The new spot will be located at 237 9th Street, just off 4th Avenue, and it will feature not just some favorites from The Soup Bowl (in addition to the bisque, look out for chicken pot pie and potato leek soup), but also a few dishes from Richard’s former Manhattan restaurants — he was the chef/owner of Italian trattoria Pietrasanta, Rachel’s American Bistro, and seafood restaurant Sag Harbor — which he sold about six years ago when the leases were expiring.

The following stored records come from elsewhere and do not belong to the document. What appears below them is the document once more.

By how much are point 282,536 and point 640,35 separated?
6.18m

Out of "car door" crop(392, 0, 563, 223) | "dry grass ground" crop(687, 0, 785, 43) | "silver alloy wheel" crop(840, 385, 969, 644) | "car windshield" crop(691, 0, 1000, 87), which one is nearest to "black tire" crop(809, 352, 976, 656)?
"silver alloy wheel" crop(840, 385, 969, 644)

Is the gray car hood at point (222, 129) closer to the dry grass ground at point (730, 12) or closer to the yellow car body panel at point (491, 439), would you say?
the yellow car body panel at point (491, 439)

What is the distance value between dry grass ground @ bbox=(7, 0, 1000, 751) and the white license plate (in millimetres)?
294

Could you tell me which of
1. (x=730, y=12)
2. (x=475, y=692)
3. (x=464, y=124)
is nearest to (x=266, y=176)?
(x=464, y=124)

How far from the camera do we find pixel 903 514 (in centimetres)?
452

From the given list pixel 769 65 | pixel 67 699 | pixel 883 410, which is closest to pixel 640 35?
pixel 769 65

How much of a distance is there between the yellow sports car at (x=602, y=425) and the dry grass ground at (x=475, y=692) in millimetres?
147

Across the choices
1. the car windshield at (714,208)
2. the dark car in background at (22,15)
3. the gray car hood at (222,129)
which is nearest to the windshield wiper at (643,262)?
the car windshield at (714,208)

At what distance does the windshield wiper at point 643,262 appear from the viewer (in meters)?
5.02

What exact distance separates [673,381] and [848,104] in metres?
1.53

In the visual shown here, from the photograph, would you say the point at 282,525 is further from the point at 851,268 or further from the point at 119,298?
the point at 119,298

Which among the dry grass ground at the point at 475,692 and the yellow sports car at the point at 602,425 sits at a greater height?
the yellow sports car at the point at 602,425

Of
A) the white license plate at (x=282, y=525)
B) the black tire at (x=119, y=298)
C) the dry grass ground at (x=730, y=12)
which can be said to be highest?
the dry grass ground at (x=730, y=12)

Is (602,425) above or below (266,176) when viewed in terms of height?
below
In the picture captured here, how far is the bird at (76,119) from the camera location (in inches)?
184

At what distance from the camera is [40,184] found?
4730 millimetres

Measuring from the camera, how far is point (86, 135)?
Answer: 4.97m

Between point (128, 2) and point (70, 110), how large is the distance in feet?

“We will have an upscale coffee bar, and a full menu with some of my favorite dishes from my restaurants in the Theater District,” Richard says, describing a pecan-crusted chicken with a honey-mustard glaze, pastas such as linguine with chicken, fresh herbs, and a touch of Sauvignon Blanc, plus a blackened salmon and a fish taco that he says he’s still working on. They’ll have a list of local and imported wines and beers to enjoy with your meal, and definitely be sure to save room for dessert.

“Our desserts will be homemade, including a chocolate mascarpone and a chocolate peanut butter pie which I still prepare for parties for customers of my restaurants,” he says.

Richard tells us the name is in honor of his uncle, Arthur Klein, a successful attorney who negotiated the leases for his restaurants. He says he represented some famous stars, including Al Pacino, whose role as defense attorney Arthur Kirkland in the 1979 courtroom drama …And Justice For All was inspired in part by Uncle Arthur, who Richard says

was “often unshaven and attired in wrinkled suits.”

“That was the essence of my uncle. A brilliant attorney that was unpretentious,” Richard says. “I chose the name Uncle Arthur’s because I wanted a place that people in the neighborhood would feel comfortable at and hopefully not pretentious.”